SHORT PROBLEM A — Duplicate the passage on parents and children verbatim, beginning at the words "A friend once" and stopping after "feelings and needs.".

==== SOURCE PASSAGE ====

A friend once described only being visible to her father when she spoke with him about his work, which was in science. Only when she failed her pre-med courses did she realize that she was on a path that wasn't hers, and began to focus full time on her art work, incurring the strong disapproval of her father. The tacit rule was, "I am happy to approve of you as long as you do what I want."
These tacit understandings are different in different families. In some, the parents' emotional needs dominate; in others, emotional needs are ignored completely. Unspoken patterns are set up for the benefit of the people with the most power, usually one or both parents. Appeals based on guilt, shame, devotion, duty, responsibility can all be used to manipulate and coerce children to maintain such tacit patterns, leaving little room for the child to have and express his or her own feelings and needs.
Some parents only know how to feel close and connected through their wounds and their pain. they unconsciously want their children to feel their pain with them and, sometimes, to carry it for them. A subtle entraining may take place between parent and child--wholly beneath the conscious awareness and intention of the parent--in which the child learns to tune in to the emotional needs of the parent, often without anything being said. Rather than the parent being empathic and compassionate, the child takes on that role and is expected to empathize with the parent's feelings, troubles, and stresses. The child becomes predominantly "other-oriented," acting as the parent's confidant, a sympathetic ear. The child's own feelings, needs desires get buried. The son may become a "good boy," the daughter and "good girl," at the expense of their own feelings, their own inner selves. The only other choice they may feel they have in order to hold on to who they are is to do something extreme, such as reject their parents completely, get into self-destructive behaviors, run away, or become isolated and remote.

==== DATASET EXCERPTS ====

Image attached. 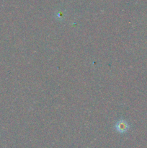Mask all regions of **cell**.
<instances>
[{"mask_svg": "<svg viewBox=\"0 0 147 148\" xmlns=\"http://www.w3.org/2000/svg\"><path fill=\"white\" fill-rule=\"evenodd\" d=\"M128 128V124L125 121H118V123L116 125V129L120 132H125L127 131Z\"/></svg>", "mask_w": 147, "mask_h": 148, "instance_id": "cell-1", "label": "cell"}]
</instances>
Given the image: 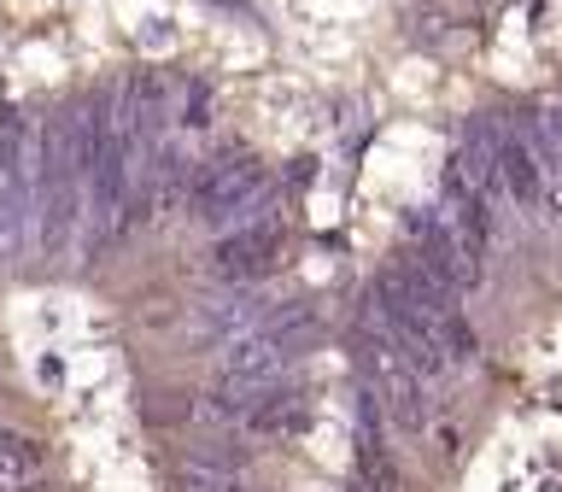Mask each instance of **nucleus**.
Masks as SVG:
<instances>
[{
	"mask_svg": "<svg viewBox=\"0 0 562 492\" xmlns=\"http://www.w3.org/2000/svg\"><path fill=\"white\" fill-rule=\"evenodd\" d=\"M439 351L451 358V369H463V364L481 358V334L469 328L463 311H446V316H439Z\"/></svg>",
	"mask_w": 562,
	"mask_h": 492,
	"instance_id": "obj_2",
	"label": "nucleus"
},
{
	"mask_svg": "<svg viewBox=\"0 0 562 492\" xmlns=\"http://www.w3.org/2000/svg\"><path fill=\"white\" fill-rule=\"evenodd\" d=\"M539 211H551V217H562V170L544 182V193H539Z\"/></svg>",
	"mask_w": 562,
	"mask_h": 492,
	"instance_id": "obj_4",
	"label": "nucleus"
},
{
	"mask_svg": "<svg viewBox=\"0 0 562 492\" xmlns=\"http://www.w3.org/2000/svg\"><path fill=\"white\" fill-rule=\"evenodd\" d=\"M299 422H305V411H299L293 393H270V399L252 404V428L258 434H293Z\"/></svg>",
	"mask_w": 562,
	"mask_h": 492,
	"instance_id": "obj_3",
	"label": "nucleus"
},
{
	"mask_svg": "<svg viewBox=\"0 0 562 492\" xmlns=\"http://www.w3.org/2000/svg\"><path fill=\"white\" fill-rule=\"evenodd\" d=\"M281 253V228L276 223H240L235 235L217 241V253H211V270H217L223 281H252L276 264Z\"/></svg>",
	"mask_w": 562,
	"mask_h": 492,
	"instance_id": "obj_1",
	"label": "nucleus"
}]
</instances>
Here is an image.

====

SHORT PROBLEM B — How many lines of the listing contain the string "viewBox"? Give only the number.

FINAL ANSWER A —
A friend once described only being visible to her father when she spoke with him about his work, which was in science. Only when she failed her pre-med courses did she realize that she was on a path that wasn't hers, and began to focus full time on her art work, incurring the strong disapproval of her father. The tacit rule was, "I am happy to approve of you as long as you do what I want."
These tacit understandings are different in different families. In some, the parents' emotional needs dominate; in others, emotional needs are ignored completely. Unspoken patterns are set up for the benefit of the people with the most power, usually one or both parents. Appeals based on guilt, shame, devotion, duty, responsibility can all be used to manipulate and coerce children to maintain such tacit patterns, leaving little room for the child to have and express his or her own feelings and needs.

FINAL ANSWER B — 5